Infants with RS have airway obstruction of varying severity that dictate their management (non-surgical vs. surgical). In our centre, all infants with RS and significant airway obstruction have sequencial evaluation with oximetry in addition to timed polysomnography. The purpose of the study was to caracterize, for the different treatment strategies, the evolution during the first year of life and post palatal closure.
METHODS
We reviewed all oximetry and polysomnography data accumulated in infants who presented with significant airway obstruction. Treatment consisted either of prone position (prone, n=11); use of nasopharyngeal airway (NPA, n=4); tongue-lip adhesion (TLA, n=6); or mandibular distraction osteogenesis (MDO, n=5). Desaturation index (drops in SpO2≥4%, DI4%; normal ≤8 events/h) and % time <90% (normal ≤0.2%) were used as parameters for airway obstruction on oximetry. Central apnea-hypopnea and mixed obstructive apnea-hypopnea index (MOAHI) were used from PSG.
RESULTS
On the initial oximetry (pre-treatment), DI4% and % time < 90% was higher in TLA, MDO and NPA groups than in the prone group (p<0.001). In the first week post-surgery, 3 neonates had persistence of high DI4% due to frequent brief central apnea. All infants improved over time, however, improvement was faster for infants undergoing surgery and much slower for NPA. By 3 months, there was no longer a difference between the two surgical groups and the prone group.

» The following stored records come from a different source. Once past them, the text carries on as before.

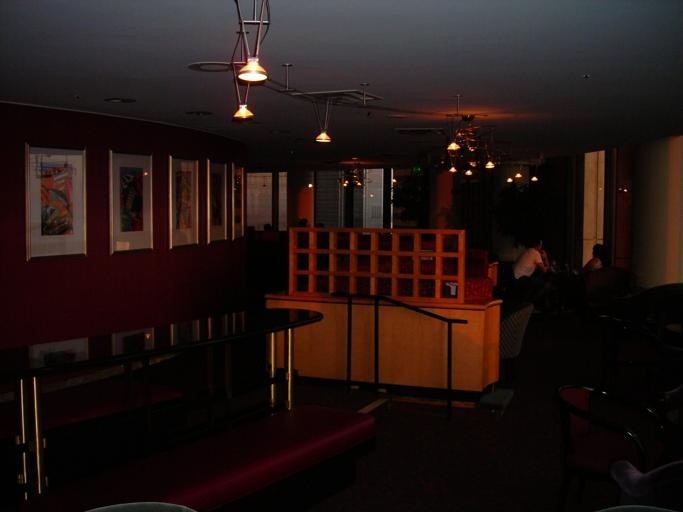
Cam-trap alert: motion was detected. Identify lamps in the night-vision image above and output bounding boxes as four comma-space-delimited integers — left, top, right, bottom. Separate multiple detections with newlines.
311, 99, 332, 142
232, 61, 255, 119
445, 114, 540, 183
343, 154, 366, 189
237, 0, 269, 82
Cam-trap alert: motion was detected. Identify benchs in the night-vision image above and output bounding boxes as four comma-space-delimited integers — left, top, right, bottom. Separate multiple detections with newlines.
29, 401, 375, 512
0, 374, 182, 489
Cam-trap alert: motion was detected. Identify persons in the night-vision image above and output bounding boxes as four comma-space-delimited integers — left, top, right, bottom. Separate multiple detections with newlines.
510, 236, 554, 281
581, 240, 606, 268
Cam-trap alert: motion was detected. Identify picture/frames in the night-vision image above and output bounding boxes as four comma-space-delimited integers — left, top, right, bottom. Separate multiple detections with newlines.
109, 150, 154, 256
206, 159, 227, 243
231, 163, 245, 241
169, 156, 199, 250
26, 141, 87, 260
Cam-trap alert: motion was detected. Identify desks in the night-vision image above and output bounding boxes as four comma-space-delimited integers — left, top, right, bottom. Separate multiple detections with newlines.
0, 308, 324, 511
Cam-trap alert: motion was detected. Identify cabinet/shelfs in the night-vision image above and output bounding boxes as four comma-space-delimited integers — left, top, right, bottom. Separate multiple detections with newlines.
288, 226, 468, 306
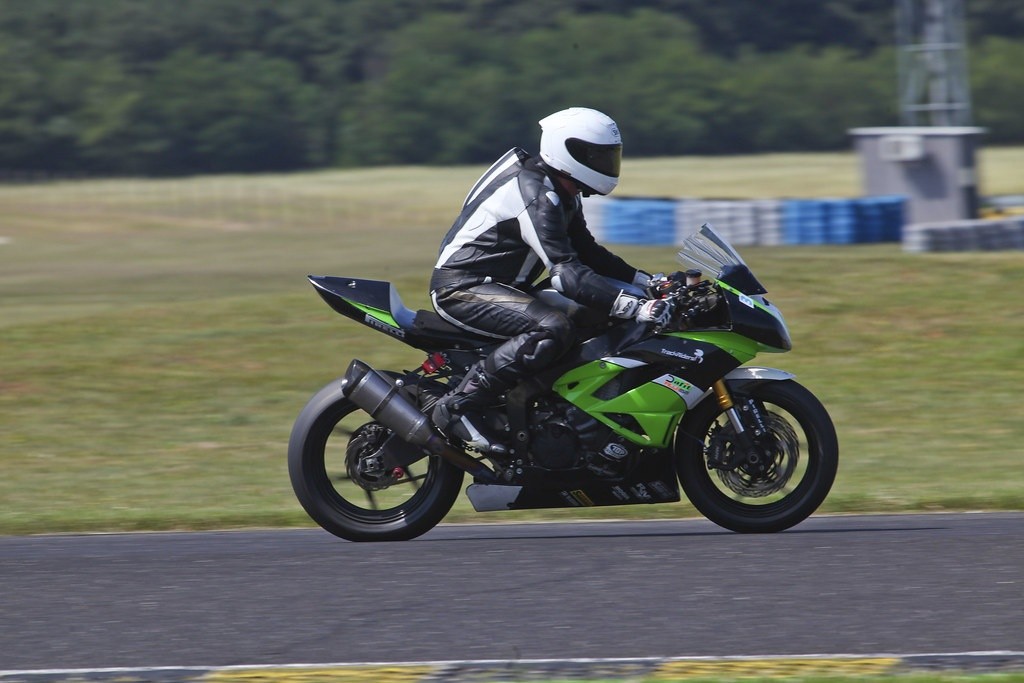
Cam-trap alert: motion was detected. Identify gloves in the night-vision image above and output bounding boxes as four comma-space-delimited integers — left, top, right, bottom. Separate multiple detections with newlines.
632, 268, 665, 290
609, 287, 673, 333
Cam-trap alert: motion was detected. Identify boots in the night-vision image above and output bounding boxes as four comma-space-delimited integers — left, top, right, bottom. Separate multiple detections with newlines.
431, 360, 493, 451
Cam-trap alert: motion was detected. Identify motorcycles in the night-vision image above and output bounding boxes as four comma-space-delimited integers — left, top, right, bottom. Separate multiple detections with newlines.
283, 218, 842, 545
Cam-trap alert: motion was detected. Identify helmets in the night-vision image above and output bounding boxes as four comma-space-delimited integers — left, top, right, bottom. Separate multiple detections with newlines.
539, 108, 622, 196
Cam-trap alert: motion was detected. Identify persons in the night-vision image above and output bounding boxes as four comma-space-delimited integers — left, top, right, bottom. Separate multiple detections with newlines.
431, 107, 698, 454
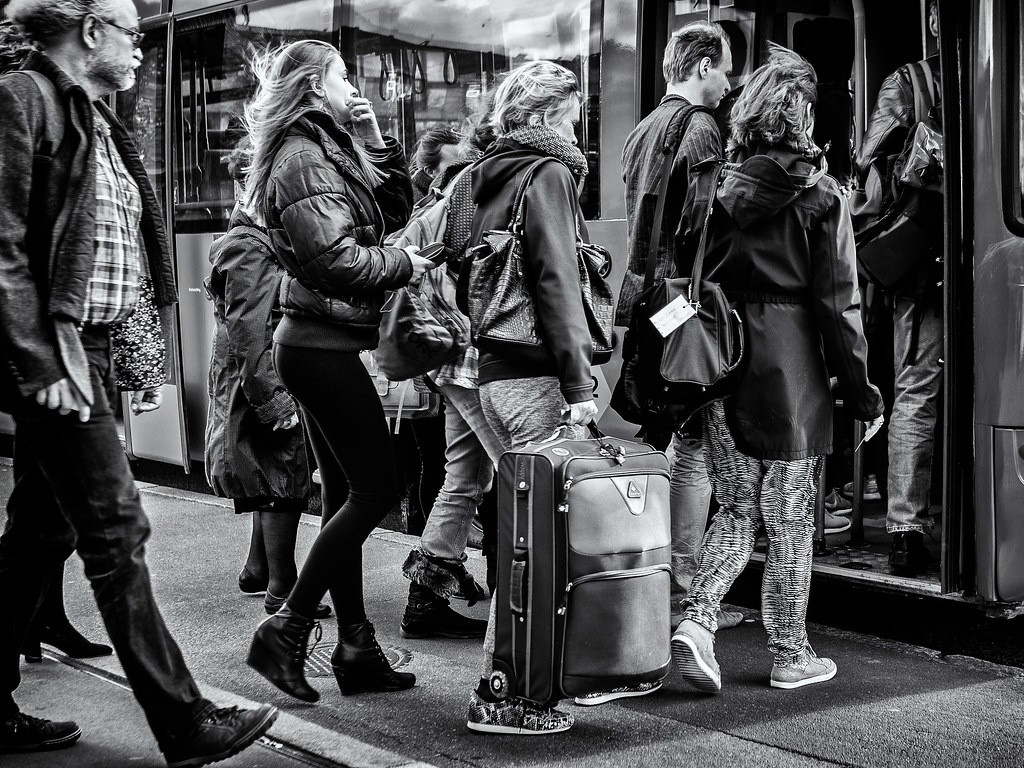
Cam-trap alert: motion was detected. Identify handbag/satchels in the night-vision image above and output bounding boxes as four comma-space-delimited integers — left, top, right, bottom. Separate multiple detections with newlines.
656, 278, 746, 393
847, 61, 945, 296
467, 156, 615, 365
361, 353, 441, 434
624, 284, 688, 421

In infants with persistently elevated DI4% on oximetry (DI4% >10 ev/h, 4 prone, 3 TLA, 2 MDO), PSG showed predominance of brief central apnea with drops in oxygenation; MOAHI was < 5 events/h (normal or mild obstruction).
Before palatal closure, all infants except one in the NPA group (needed MDO) had normal or near-normal oximetry and polysomnography. Post palatal closure, 4 infants (36%) who had surgery in the neonatal period deteriorated; in the TLA group, 2 needed adenoidectomy, with one eventually needing MDO. In the MDO group, 1 infant needed adenoidectomy and one prolonged CPAP treatment. In that group that deteriorated post palatal closure, the MOAHI went from 4.4 events/hour (mild obstruction) to 35.8 events/h (severe obstruction).
Table. % time < 90% (average)
Treatment 1-week 1-month 3-months 10-12-months Post palatal closure
Prone 2,0 0,7 0,1 0,06 0,08
NPA 12,9 10,3 2,2 0,3 0,4
TLA 2,9 0,5 0,3 0,1 0,2
MDO 3,1 0,3 0,2 0,1 2,3
CONCLUSION
TLA and MDO both resulted in the most rapid improvement in obstruction parameters, and the use of NPA was associated with the longest time to improve. Brief central apnea is a frequent occurrence and PSG was needed for the diagnosis. Infants treated surgically for obstruction in the neonatal period had less favorable outcome post palatal closure, likely reflecting more severe initial obstruction due to narrow retropharyngeal space or associated airway anomalies.